> [Goal] Can you reproduce, word for word, the data starting at the line containing "At what distance is [527,1046]" and ending at the line containing "Answer: the wooden", with both of those lines included?

>>>

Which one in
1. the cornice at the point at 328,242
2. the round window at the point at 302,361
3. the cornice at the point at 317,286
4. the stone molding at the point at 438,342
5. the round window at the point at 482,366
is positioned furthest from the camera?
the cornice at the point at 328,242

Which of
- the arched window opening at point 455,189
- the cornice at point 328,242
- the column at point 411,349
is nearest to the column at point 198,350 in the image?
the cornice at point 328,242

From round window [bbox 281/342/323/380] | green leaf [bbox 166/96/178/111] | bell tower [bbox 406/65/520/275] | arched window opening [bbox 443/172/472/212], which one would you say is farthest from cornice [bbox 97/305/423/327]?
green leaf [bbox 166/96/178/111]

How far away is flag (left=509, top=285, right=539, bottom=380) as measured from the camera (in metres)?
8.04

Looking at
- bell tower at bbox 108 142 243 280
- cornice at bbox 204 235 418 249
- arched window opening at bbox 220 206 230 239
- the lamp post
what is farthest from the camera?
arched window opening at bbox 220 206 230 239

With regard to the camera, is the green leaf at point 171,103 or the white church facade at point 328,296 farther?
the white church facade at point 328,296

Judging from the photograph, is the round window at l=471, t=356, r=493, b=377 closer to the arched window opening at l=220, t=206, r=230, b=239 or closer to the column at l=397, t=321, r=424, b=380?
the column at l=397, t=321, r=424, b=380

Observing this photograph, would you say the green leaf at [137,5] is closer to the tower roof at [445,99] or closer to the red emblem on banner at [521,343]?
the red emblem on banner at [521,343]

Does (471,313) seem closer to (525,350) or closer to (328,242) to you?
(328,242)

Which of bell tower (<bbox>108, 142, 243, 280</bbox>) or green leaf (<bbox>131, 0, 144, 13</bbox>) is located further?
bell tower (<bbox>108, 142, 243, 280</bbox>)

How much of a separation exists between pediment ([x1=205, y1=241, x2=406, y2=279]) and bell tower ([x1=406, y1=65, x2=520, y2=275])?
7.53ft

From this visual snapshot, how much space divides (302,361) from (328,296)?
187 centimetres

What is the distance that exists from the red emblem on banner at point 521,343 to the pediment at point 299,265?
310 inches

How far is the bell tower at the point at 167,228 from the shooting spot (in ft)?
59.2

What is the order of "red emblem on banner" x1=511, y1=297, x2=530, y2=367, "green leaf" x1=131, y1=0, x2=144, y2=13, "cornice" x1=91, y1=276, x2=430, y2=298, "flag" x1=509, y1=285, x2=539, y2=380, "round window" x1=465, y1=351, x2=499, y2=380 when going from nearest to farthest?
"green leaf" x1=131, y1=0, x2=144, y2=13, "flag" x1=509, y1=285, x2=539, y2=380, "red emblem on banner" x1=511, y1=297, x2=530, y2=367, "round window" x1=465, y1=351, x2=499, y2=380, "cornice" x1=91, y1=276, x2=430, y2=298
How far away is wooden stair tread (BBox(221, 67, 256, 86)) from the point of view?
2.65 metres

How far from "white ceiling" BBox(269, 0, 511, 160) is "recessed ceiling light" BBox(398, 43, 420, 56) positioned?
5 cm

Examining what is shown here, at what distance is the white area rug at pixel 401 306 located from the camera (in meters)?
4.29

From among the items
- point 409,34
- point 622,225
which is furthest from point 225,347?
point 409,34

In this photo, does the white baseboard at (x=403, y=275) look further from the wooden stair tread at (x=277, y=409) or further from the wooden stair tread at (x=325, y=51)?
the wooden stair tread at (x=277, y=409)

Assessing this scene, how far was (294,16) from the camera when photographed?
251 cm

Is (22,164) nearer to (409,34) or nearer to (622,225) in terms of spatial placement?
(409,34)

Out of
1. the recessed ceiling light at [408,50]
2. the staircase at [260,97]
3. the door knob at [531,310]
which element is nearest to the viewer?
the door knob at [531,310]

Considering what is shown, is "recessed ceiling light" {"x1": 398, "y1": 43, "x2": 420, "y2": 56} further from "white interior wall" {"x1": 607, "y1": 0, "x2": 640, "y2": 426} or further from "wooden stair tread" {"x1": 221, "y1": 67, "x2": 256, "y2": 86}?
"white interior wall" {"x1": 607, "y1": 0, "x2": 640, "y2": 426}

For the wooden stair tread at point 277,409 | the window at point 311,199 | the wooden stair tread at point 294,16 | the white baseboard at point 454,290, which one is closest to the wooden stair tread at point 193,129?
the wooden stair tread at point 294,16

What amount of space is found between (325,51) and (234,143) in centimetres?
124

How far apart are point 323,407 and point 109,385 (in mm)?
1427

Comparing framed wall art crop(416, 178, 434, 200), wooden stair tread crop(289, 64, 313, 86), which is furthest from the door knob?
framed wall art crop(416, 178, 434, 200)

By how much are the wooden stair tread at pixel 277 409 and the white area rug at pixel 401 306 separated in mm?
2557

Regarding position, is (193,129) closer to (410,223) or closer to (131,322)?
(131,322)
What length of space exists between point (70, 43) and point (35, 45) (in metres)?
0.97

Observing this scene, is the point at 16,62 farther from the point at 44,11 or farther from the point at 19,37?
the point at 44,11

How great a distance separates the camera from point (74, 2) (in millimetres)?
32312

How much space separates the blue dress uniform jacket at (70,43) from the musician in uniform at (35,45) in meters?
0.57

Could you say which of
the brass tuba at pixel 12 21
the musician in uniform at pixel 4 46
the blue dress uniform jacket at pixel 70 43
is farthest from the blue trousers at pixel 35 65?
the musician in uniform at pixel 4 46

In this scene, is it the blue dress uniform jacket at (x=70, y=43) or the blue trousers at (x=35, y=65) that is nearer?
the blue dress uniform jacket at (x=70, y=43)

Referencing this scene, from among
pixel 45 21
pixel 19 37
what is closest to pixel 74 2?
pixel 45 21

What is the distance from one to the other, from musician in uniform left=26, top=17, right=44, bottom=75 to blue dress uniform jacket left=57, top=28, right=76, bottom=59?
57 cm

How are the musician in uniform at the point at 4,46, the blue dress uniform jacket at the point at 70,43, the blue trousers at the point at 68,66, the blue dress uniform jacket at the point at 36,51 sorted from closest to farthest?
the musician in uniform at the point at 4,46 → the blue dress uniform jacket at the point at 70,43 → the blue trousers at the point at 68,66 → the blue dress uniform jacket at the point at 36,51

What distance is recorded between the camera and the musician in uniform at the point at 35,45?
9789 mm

<<<
>>>

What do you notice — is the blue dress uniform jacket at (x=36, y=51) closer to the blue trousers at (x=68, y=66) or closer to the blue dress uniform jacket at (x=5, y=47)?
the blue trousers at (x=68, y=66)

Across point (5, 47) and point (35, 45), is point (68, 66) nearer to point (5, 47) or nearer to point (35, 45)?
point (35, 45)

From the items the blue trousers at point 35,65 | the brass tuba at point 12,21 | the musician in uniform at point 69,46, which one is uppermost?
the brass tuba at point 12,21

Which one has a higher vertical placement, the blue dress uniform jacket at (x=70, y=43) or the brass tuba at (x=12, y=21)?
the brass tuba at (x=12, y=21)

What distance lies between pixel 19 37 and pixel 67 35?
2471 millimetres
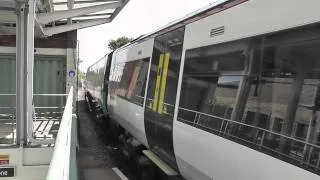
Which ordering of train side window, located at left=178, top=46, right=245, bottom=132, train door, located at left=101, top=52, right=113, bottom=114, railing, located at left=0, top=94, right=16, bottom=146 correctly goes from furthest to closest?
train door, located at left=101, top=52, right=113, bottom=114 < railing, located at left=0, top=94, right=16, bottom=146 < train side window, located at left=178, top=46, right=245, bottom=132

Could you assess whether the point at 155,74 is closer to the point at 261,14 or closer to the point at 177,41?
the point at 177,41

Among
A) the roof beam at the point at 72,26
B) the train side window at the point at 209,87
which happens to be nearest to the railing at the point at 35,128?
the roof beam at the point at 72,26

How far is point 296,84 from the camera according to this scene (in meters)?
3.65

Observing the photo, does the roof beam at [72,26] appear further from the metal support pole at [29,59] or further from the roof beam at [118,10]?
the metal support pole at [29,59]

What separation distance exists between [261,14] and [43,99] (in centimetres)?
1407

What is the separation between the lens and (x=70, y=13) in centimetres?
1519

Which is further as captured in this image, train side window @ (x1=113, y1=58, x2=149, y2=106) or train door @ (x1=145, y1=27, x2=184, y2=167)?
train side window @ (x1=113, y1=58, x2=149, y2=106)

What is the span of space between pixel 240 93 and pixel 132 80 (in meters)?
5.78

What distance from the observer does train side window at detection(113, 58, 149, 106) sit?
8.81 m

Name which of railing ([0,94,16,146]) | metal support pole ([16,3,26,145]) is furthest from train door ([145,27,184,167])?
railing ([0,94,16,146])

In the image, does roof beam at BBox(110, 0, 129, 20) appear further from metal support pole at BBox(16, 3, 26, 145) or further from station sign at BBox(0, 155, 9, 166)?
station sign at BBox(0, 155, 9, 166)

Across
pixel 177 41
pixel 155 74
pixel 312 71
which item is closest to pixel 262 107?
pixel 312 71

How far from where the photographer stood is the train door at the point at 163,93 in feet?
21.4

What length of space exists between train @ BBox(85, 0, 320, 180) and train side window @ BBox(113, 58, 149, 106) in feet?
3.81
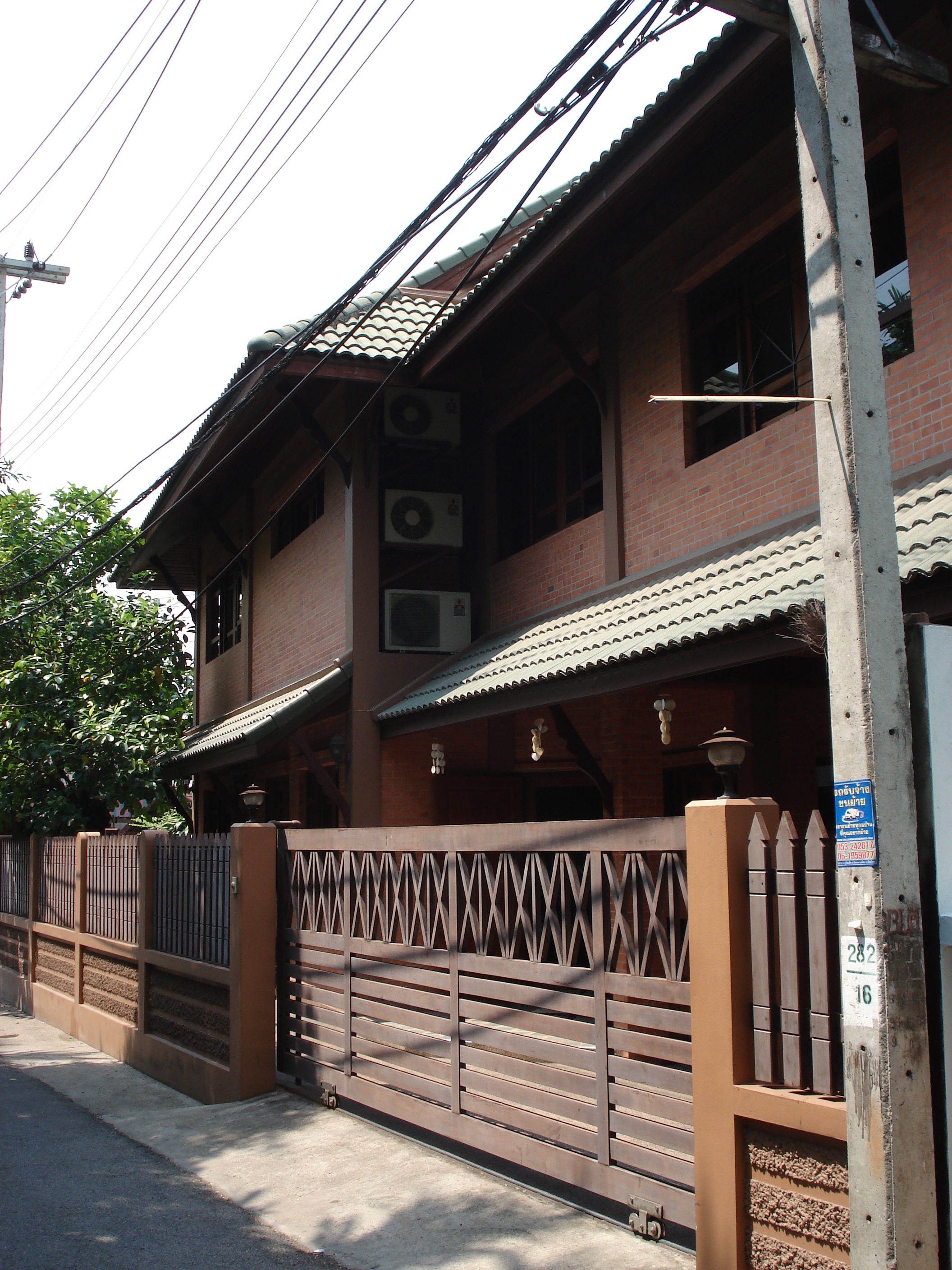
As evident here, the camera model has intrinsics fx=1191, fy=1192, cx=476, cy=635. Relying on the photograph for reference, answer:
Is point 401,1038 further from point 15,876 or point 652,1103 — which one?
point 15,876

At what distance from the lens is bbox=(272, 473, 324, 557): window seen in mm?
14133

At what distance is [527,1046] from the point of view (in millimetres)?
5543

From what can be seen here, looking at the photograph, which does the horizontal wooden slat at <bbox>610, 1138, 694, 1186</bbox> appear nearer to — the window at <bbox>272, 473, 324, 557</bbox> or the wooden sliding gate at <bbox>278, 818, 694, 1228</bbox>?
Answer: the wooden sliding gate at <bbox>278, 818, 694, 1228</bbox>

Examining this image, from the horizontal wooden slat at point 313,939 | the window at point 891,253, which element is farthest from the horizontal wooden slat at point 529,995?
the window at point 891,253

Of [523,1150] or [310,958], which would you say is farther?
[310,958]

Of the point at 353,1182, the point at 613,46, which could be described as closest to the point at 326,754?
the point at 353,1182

<<<

> [Reply]
At what distance is [527,1046] from the point of view (in millimetres)?
5543

From what can be seen here, looking at the photograph, which does the horizontal wooden slat at <bbox>610, 1138, 694, 1186</bbox> appear nearer to — the window at <bbox>272, 473, 324, 557</bbox> or the wooden sliding gate at <bbox>278, 818, 694, 1228</bbox>?
Answer: the wooden sliding gate at <bbox>278, 818, 694, 1228</bbox>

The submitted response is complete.